Bendito verano.
Es una época maravillosa.
El sol, la playa, las terrazas, los amigos, el chiringuito,
el ligue de verano…
A pesar de eso, llamadme loca, pero hay cosas del verano que
no me gustan (¡A la hoguera con ella!)
Y entre ellas están las playas abarrotadas de seres humanos pero, sobre todo, de sombrillas.
En Galicia no se estilaban mucho, de hecho, los consideramos
un sucedáneo del paraguas: como ese primo lejano al
que nunca ves, sabes que existe, pero no hace acto de presencia (salvo en bodas, bautizos y
comuniones, que a eso nos apuntamos todos).
Y de repente…¡TACHÁN! Superpoblación. Llego a la playa y
están por todas partes, de todos los colores, estampados, tamaños, marcas y
gustos.
Nunca he comprendido muy bien su utilidad porque yo, para ponerme a la sombra, no me voy a la playa. Llamadme rara; me voy a una terracita y más a gusto que en brazos.

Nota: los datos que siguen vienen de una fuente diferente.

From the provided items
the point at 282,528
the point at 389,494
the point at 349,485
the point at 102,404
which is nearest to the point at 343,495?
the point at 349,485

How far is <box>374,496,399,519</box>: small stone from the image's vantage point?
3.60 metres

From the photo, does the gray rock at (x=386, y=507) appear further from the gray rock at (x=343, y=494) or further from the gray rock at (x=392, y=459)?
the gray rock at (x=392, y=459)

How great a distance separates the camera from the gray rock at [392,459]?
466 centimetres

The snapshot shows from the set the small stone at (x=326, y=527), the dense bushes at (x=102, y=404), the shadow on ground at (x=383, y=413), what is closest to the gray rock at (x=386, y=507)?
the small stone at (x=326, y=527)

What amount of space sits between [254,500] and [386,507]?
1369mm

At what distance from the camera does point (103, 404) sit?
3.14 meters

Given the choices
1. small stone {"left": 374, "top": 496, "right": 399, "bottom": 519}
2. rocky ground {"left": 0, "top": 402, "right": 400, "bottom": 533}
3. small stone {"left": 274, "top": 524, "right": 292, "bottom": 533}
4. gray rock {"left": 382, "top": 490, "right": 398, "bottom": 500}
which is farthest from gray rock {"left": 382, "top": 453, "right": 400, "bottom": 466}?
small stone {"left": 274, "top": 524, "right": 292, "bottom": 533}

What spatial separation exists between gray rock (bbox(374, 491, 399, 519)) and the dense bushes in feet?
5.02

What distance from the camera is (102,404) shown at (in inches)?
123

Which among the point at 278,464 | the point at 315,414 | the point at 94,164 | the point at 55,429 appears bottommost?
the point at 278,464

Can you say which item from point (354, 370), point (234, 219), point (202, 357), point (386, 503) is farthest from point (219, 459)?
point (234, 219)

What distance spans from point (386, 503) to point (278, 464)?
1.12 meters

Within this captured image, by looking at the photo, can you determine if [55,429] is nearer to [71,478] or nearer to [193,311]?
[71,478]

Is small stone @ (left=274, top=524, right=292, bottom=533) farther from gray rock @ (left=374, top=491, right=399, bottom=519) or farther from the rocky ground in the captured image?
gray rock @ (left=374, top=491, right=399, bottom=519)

Pero no está ahí el quid de la cuestión.
Después de hacer un profundo estudio y contrastar datos, he
llegado a la más dolorosa de las conclusiones: ¿Qué maldito secreto, superpoder, característica o don
tienen las dichosas sombrillas que hacen que las señoras (porque siempre son
señoras) estén más morenas que tú?
Llevas un mes a la brasa, controlando tiempos (han pasado
veinte minutos, toca darse a vuelta), y la mujer, que no sale de debajo de la
sombrilla ni para darse los clásicos paseos por la orilla con su “amiga de
caminar” está como el tizón.
Indignada me hallo.
Y solo se me ocurre como respuesta un posible pacto con el
diablo.
Yo como buena mujer de mi ciudad, soy muy cabezota, así que
continuaré con mi método “Al punto” (ponerse vuelta y vuelta) y con mi guerra
abierta a las sombrillas porque, os guste o no, para mí, todo aquello que no tiene
explicación, o es divino o es diabólico y, en este caso, puedo afirmar y
afirmo, que las sombrillas son Satán.